Written problem
Output the full listing word for word.

--- start Exercise data ---

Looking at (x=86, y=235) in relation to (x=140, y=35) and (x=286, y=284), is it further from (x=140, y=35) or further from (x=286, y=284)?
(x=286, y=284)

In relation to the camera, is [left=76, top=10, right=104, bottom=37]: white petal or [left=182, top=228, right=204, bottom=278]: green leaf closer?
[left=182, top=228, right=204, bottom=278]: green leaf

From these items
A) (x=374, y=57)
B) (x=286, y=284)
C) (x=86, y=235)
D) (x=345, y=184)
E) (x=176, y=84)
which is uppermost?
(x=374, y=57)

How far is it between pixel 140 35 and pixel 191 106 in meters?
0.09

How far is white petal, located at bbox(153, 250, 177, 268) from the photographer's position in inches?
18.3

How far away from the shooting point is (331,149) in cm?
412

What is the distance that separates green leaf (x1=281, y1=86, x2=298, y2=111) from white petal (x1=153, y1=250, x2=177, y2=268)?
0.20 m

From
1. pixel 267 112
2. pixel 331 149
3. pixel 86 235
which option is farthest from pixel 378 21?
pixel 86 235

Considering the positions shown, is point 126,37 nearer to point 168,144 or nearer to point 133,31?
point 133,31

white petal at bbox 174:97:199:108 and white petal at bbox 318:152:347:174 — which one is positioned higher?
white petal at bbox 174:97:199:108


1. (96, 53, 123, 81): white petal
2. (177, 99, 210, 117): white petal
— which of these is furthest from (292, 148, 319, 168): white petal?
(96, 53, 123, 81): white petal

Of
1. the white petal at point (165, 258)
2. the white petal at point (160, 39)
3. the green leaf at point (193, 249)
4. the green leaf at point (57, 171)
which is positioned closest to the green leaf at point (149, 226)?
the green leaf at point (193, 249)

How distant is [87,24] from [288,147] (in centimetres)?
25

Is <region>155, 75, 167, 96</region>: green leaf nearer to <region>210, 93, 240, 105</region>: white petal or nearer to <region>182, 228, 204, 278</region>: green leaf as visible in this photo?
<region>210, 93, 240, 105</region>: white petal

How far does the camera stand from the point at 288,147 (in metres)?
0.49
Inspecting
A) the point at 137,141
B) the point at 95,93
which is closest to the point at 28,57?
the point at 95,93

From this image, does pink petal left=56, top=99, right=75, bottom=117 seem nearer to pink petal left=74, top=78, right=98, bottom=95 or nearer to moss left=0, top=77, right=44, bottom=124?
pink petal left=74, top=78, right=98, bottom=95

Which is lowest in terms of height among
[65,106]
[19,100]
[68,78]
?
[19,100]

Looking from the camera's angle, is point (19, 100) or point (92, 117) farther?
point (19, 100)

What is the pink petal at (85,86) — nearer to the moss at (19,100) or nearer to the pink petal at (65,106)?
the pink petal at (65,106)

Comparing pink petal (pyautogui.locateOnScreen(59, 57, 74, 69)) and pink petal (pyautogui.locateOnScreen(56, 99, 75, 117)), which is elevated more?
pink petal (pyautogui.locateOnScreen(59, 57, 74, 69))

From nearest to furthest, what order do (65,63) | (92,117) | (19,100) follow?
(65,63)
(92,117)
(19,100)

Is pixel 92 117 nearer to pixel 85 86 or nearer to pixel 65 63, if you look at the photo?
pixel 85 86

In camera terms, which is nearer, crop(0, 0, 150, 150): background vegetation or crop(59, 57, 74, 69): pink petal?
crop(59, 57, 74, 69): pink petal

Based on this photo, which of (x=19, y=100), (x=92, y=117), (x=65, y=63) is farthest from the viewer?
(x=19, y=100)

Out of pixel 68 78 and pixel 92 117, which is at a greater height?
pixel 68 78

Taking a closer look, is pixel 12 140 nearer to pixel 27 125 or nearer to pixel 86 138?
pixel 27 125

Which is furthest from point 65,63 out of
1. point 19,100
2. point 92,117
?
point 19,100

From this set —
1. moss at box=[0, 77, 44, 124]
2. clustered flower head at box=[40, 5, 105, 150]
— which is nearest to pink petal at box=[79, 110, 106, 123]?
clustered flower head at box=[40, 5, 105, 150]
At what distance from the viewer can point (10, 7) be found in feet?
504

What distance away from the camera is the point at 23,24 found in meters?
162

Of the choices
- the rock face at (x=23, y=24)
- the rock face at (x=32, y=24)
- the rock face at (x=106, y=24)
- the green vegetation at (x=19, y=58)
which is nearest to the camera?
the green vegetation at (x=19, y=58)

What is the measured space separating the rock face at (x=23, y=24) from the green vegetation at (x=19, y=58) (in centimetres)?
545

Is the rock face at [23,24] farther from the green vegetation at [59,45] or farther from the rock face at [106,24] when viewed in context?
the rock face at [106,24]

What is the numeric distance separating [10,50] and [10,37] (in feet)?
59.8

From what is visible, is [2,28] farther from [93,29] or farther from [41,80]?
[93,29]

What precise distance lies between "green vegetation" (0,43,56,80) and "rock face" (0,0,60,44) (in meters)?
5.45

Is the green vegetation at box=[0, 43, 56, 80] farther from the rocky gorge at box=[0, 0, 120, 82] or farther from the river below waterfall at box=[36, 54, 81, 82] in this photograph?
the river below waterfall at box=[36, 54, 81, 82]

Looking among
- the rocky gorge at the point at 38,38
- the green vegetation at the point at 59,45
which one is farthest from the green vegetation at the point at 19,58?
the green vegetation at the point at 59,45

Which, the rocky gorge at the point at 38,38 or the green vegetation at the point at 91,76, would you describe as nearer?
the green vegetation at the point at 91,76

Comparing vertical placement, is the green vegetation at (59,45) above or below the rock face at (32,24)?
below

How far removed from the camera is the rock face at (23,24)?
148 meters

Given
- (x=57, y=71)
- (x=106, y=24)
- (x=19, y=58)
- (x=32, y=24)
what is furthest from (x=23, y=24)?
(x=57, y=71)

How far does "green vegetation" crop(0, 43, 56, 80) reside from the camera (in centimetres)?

--- end Exercise data ---

Output below
Looking at (x=86, y=235) in relation to (x=140, y=35) and (x=286, y=284), is it further from (x=140, y=35) or further from (x=286, y=284)?
(x=286, y=284)

In relation to the camera, is [left=76, top=10, right=104, bottom=37]: white petal or [left=182, top=228, right=204, bottom=278]: green leaf closer?
[left=182, top=228, right=204, bottom=278]: green leaf

From these items
A) (x=374, y=57)
B) (x=286, y=284)
C) (x=86, y=235)
D) (x=345, y=184)
E) (x=176, y=84)
which is uppermost?
(x=374, y=57)

How far is it between pixel 140 35 and pixel 191 106 in meters?
0.09

How far is white petal, located at bbox(153, 250, 177, 268) from the photographer's position in inches?
18.3

How far away from the shooting point is (331,149) in cm?
412

What is the distance that separates green leaf (x1=281, y1=86, x2=298, y2=111) from white petal (x1=153, y1=250, x2=177, y2=268)?
0.20 m

From
1. pixel 267 112
2. pixel 331 149
3. pixel 86 235
which option is farthest from pixel 378 21?
pixel 86 235

Considering the positions shown, is point 126,37 nearer to point 168,144 or nearer to point 133,31?
point 133,31

white petal at bbox 174:97:199:108 and white petal at bbox 318:152:347:174 — which one is positioned higher?
white petal at bbox 174:97:199:108


1. (96, 53, 123, 81): white petal
2. (177, 99, 210, 117): white petal
— which of these is furthest from (292, 148, 319, 168): white petal?
(96, 53, 123, 81): white petal

Of
1. the white petal at point (165, 258)
2. the white petal at point (160, 39)
3. the green leaf at point (193, 249)
4. the green leaf at point (57, 171)
which is positioned closest to the green leaf at point (149, 226)?
the green leaf at point (193, 249)

How distant is [87,24] from [288,147] (in centimetres)?
25

Is <region>155, 75, 167, 96</region>: green leaf nearer to <region>210, 93, 240, 105</region>: white petal or nearer to <region>182, 228, 204, 278</region>: green leaf as visible in this photo?
<region>210, 93, 240, 105</region>: white petal

How far does the camera stand from the point at 288,147 (in metres)?
0.49
Inspecting
A) the point at 137,141
B) the point at 95,93
which is closest to the point at 28,57?
the point at 95,93

From this image, does pink petal left=56, top=99, right=75, bottom=117 seem nearer to pink petal left=74, top=78, right=98, bottom=95 or nearer to moss left=0, top=77, right=44, bottom=124?
pink petal left=74, top=78, right=98, bottom=95

Which is lowest in terms of height among
[65,106]
[19,100]
[68,78]
?
[19,100]

Looking from the camera's angle, is point (19, 100) or point (92, 117) farther?
point (19, 100)

What is the pink petal at (85,86) — nearer to the moss at (19,100) or nearer to the pink petal at (65,106)?
the pink petal at (65,106)

Comparing pink petal (pyautogui.locateOnScreen(59, 57, 74, 69)) and pink petal (pyautogui.locateOnScreen(56, 99, 75, 117)), which is elevated more?
pink petal (pyautogui.locateOnScreen(59, 57, 74, 69))

From nearest to furthest, what order do (65,63) | (92,117) | (19,100) follow?
(65,63)
(92,117)
(19,100)

Is pixel 92 117 nearer to pixel 85 86 or nearer to pixel 65 63, if you look at the photo?
pixel 85 86

In camera terms, which is nearer, crop(0, 0, 150, 150): background vegetation or crop(59, 57, 74, 69): pink petal?
crop(59, 57, 74, 69): pink petal

Based on this photo, which of (x=19, y=100), (x=92, y=117), (x=65, y=63) is farthest from the viewer?
(x=19, y=100)

Out of pixel 68 78 and pixel 92 117, which is at a greater height?
pixel 68 78

Taking a closer look, is pixel 12 140 nearer to pixel 27 125 or nearer to pixel 86 138?
pixel 27 125

Which is furthest from point 65,63 out of
1. point 19,100
2. point 92,117
?
point 19,100

From this set —
1. moss at box=[0, 77, 44, 124]
2. clustered flower head at box=[40, 5, 105, 150]
— which is nearest to pink petal at box=[79, 110, 106, 123]?
clustered flower head at box=[40, 5, 105, 150]
At what distance from the viewer can point (10, 7) be found in feet?
504

What distance away from the camera is the point at 23,24 found in meters?
162

Of the choices
- the rock face at (x=23, y=24)
- the rock face at (x=32, y=24)
- the rock face at (x=106, y=24)
- the green vegetation at (x=19, y=58)
which is nearest to the camera?
the green vegetation at (x=19, y=58)

What is the measured space separating the rock face at (x=23, y=24) from the green vegetation at (x=19, y=58) (in centimetres)?
545

Is the rock face at [23,24] farther from the green vegetation at [59,45] or farther from the rock face at [106,24] when viewed in context?
the rock face at [106,24]

What is the numeric distance separating [10,50] and [10,37] (in feet)?
59.8

From what is visible, is [2,28] farther from [93,29] or farther from [41,80]?
[93,29]

What precise distance lies between "green vegetation" (0,43,56,80) and "rock face" (0,0,60,44) (in meters)?
5.45

Is the green vegetation at box=[0, 43, 56, 80] farther from the rocky gorge at box=[0, 0, 120, 82] or farther from the river below waterfall at box=[36, 54, 81, 82] in this photograph?
the river below waterfall at box=[36, 54, 81, 82]

Looking among
- the rocky gorge at the point at 38,38
- the green vegetation at the point at 59,45
which one is farthest from the green vegetation at the point at 19,58?
the green vegetation at the point at 59,45

Which, the rocky gorge at the point at 38,38 or the green vegetation at the point at 91,76, would you describe as nearer?
the green vegetation at the point at 91,76

Comparing vertical placement, is the green vegetation at (59,45) above or below the rock face at (32,24)?
below

How far removed from the camera is the rock face at (23,24)?
148 meters

Given
- (x=57, y=71)
- (x=106, y=24)
- (x=19, y=58)
- (x=32, y=24)
what is furthest from (x=23, y=24)?
(x=57, y=71)

How far does "green vegetation" crop(0, 43, 56, 80) reside from the camera (in centimetres)?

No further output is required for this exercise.